News

Henrik Stenson hoping for a different outcome after another strong start at Bay Hill

March 17, 2016
160317-henrik-stenson.png

ORLANDO -- Playing golf is like playing with matches: Eventually you will get your fingers burned. And it's most likely to happen just as you're reaching for the winner's check.

A year removed from one of the most disappointing losses of his career, Henrik Stenson still remembers the stinging in his hands after getting singed in the final round of the Arnold Palmer Invitational. Despite a closing two-under 70, Stenson couldn't hold off a charging Matt Every, who fired a 66, including a 15-foot birdie at the 72nd hole, and beat him by a stroke to successfully defend his title.

Stenson fired a bogey-free five-under-par 67 Thursday at Bay Hill Club & Lodge to grab a share of the first-round lead, the seventh time in his last nine rounds at Bay Hill's Championship Course that he has broken 70. In his last three starts at Palmer's invitational, the powerful Swede has finished T-8, T-5 and second.

"This course really suits my game when I am playing well," said Stenson, 39, a native of Sweden who has a home in Orlando. "The strength of my game is middle and long irons, and with the reachable par 5s here, there really aren't many wedges. I feel like that's an advantage to me. You have to hit the ball really well around here. It's a place where I definitely feel like I can win."

He thought that was going to happen last year. Sitting at 16-under 200 through three rounds, the 2009 FedEx Cup champion was purring along nicely. Or so he thought. "I definitely felt like I had one hand on the trophy," he recalls. "That might have been one of the toughest losses I've ever had. I had other seconds last year [actually, three—at The Barclays, Deutsche Bank Championship and Tour Championship], and that happens. There are a lot of ways to lose. But this one really burns me up a bit still."

What Stenson remembers most is that his group was put on the clock coming down the stretch.

"I felt a little rushed, and I three-putted the 15th hole. Then I three-putted the next hole for a par and that was it," he said. "It was disappointing what happened. To walk away with second place was pretty tough to take because I left two shots out there when there was no reason for that to happen. I shouldn't have let it get to me, but you do that and someone else is pouring in birdie putts, that's all it takes to lose out here. You can't afford to do that."

Ranked No. 7 in the world, Stenson is playing in just his third tournament of the year. He is coming off a T-11 at the Valspar Championship after making his 2016 debut with a T-28 at the WGC-Cadillac Championship at Trump National Doral.
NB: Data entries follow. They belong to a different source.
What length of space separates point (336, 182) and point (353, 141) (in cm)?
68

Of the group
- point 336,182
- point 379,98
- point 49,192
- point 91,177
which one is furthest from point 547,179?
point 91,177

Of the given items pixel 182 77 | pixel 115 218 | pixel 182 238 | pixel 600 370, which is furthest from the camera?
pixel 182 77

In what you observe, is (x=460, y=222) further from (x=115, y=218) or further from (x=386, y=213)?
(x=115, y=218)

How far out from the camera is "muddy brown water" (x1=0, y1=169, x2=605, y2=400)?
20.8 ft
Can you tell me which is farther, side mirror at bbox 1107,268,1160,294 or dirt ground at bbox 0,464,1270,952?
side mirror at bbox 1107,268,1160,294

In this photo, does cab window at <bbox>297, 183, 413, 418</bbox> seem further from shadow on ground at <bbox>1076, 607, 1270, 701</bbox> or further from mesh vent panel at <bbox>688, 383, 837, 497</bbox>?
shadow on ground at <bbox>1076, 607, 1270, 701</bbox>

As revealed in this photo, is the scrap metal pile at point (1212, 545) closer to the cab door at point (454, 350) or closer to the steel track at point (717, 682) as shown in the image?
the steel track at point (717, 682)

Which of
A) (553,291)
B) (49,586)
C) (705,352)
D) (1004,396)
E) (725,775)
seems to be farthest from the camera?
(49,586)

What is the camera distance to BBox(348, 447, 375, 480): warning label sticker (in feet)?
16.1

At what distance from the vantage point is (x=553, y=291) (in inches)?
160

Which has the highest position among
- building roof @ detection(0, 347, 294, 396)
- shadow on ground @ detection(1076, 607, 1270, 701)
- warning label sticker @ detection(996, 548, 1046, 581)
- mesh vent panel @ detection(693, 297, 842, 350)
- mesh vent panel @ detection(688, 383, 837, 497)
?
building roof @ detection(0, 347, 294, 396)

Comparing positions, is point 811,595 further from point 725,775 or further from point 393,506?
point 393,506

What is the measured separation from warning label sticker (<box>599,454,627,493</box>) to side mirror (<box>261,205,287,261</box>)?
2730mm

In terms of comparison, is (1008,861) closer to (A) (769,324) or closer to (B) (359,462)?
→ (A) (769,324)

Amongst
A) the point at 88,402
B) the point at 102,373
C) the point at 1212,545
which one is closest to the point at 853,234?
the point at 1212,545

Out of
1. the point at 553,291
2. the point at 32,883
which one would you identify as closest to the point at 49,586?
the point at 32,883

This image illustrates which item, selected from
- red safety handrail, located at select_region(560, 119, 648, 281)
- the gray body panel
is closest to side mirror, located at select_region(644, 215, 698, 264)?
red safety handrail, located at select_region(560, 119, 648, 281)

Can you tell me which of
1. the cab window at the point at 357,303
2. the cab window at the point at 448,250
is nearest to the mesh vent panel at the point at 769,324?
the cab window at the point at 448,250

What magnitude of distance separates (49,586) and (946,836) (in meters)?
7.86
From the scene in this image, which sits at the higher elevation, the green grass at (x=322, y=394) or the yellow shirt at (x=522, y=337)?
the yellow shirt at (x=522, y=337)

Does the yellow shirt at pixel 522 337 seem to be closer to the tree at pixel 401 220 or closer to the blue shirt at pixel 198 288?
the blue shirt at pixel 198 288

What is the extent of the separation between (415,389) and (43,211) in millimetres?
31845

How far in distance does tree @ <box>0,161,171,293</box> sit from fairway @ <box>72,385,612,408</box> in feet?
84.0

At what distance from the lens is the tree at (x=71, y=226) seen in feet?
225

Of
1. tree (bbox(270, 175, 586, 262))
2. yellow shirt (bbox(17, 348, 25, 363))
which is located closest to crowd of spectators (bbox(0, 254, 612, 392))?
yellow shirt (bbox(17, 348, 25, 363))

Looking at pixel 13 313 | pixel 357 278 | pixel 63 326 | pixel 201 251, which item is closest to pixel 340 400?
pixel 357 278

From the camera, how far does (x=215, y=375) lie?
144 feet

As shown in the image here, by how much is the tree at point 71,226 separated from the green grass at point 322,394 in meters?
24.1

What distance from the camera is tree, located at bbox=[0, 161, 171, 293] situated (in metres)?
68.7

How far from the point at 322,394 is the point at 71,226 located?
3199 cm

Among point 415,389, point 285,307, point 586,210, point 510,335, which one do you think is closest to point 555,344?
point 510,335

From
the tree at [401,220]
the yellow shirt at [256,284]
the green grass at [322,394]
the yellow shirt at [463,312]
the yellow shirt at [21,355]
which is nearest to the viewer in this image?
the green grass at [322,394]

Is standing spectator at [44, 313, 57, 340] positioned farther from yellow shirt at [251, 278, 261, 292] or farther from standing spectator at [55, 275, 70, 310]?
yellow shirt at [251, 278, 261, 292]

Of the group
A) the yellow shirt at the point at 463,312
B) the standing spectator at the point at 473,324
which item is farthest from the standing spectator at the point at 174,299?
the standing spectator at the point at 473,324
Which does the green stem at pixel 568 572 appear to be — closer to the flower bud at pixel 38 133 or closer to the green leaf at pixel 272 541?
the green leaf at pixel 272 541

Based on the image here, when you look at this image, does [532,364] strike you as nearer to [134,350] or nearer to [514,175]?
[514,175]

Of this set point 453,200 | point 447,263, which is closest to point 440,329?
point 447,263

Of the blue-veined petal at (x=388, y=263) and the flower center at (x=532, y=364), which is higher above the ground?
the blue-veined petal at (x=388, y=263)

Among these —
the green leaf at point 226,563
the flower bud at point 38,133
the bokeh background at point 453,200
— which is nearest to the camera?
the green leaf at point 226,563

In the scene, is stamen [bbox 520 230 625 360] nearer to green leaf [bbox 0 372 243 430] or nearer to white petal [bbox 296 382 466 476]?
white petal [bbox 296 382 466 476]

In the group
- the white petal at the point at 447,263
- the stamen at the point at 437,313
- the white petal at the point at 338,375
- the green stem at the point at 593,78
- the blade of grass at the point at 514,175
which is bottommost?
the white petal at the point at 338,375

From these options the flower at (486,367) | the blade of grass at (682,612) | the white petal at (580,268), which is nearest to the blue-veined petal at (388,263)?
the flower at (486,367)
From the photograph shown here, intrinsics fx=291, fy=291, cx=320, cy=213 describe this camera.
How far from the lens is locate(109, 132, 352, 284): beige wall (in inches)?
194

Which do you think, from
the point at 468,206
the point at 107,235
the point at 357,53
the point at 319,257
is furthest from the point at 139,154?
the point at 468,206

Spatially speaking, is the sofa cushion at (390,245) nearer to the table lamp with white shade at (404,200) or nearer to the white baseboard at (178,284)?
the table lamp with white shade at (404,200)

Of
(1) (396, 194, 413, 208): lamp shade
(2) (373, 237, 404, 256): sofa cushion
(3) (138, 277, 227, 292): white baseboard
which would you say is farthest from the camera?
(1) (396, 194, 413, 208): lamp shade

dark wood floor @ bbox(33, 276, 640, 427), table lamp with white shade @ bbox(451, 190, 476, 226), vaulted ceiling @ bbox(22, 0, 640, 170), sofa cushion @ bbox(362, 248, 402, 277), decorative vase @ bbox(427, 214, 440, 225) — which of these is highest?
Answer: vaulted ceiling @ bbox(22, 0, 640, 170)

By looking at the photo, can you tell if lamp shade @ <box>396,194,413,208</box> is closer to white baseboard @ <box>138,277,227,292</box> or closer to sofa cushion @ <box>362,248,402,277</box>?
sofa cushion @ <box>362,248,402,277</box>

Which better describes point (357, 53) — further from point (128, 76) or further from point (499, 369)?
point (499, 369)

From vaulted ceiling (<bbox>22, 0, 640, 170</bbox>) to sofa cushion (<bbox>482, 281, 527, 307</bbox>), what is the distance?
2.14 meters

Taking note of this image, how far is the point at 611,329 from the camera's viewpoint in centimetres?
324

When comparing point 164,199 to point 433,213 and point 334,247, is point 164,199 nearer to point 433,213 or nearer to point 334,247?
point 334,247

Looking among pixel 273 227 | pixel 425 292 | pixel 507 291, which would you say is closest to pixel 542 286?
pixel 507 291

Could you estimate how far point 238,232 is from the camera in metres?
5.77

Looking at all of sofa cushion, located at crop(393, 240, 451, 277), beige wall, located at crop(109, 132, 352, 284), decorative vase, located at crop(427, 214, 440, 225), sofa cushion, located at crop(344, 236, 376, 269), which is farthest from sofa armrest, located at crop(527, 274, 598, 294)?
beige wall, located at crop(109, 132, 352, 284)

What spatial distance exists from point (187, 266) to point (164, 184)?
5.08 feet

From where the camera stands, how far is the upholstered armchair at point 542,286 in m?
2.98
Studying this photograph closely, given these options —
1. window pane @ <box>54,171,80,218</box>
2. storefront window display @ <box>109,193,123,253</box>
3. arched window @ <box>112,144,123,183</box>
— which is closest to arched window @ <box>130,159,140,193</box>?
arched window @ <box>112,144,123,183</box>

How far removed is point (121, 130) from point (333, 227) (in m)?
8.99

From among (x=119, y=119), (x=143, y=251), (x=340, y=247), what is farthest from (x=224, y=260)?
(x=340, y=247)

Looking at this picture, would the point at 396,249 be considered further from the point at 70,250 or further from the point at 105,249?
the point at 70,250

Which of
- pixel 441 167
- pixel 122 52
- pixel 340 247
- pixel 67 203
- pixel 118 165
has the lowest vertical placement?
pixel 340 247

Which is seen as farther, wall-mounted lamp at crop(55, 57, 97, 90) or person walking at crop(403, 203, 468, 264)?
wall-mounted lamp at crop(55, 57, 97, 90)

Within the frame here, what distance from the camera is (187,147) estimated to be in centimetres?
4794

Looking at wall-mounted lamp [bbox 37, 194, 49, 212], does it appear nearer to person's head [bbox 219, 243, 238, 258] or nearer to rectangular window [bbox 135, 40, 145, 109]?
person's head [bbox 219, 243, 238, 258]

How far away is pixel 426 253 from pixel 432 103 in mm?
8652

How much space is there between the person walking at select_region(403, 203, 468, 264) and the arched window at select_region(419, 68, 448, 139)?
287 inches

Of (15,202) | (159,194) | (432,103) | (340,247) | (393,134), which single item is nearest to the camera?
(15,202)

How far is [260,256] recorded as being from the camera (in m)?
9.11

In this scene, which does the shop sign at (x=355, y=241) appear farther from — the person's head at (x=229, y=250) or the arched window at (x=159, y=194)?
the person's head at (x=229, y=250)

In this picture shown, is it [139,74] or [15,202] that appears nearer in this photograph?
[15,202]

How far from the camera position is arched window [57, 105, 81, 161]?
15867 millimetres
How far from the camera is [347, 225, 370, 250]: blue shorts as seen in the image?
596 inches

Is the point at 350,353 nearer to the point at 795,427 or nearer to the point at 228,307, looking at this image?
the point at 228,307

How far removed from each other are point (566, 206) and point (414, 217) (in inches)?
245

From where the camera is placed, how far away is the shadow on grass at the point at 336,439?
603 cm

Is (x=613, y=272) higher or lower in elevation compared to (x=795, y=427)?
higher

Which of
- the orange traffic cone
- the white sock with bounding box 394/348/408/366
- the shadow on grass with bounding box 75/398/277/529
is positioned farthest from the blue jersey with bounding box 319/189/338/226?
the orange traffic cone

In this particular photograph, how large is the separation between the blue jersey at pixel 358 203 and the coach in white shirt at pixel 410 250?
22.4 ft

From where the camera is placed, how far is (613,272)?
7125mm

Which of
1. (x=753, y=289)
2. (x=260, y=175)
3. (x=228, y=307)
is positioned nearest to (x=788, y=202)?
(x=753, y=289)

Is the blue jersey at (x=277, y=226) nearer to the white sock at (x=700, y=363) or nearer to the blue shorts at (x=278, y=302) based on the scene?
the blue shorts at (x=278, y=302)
Interestingly, he opted to play this week but is skipping next week's WGC-Dell Match Play Championship. There is something, he said, about having a home game. There's also something about unfinished business.

The next step in his progression of finishes at Bay Hill is the prize that eluded him last year.

"I'm definitely trending in the right direction,” Stenson said. “I feel very comfortable on this golf course. You have to hit some really good iron shots around here, and I feel like that is a definite strength of my game. I’d really like to put a ‘one’ [first place] next to my name this year. And if not here, then maybe some other important tournament coming up.”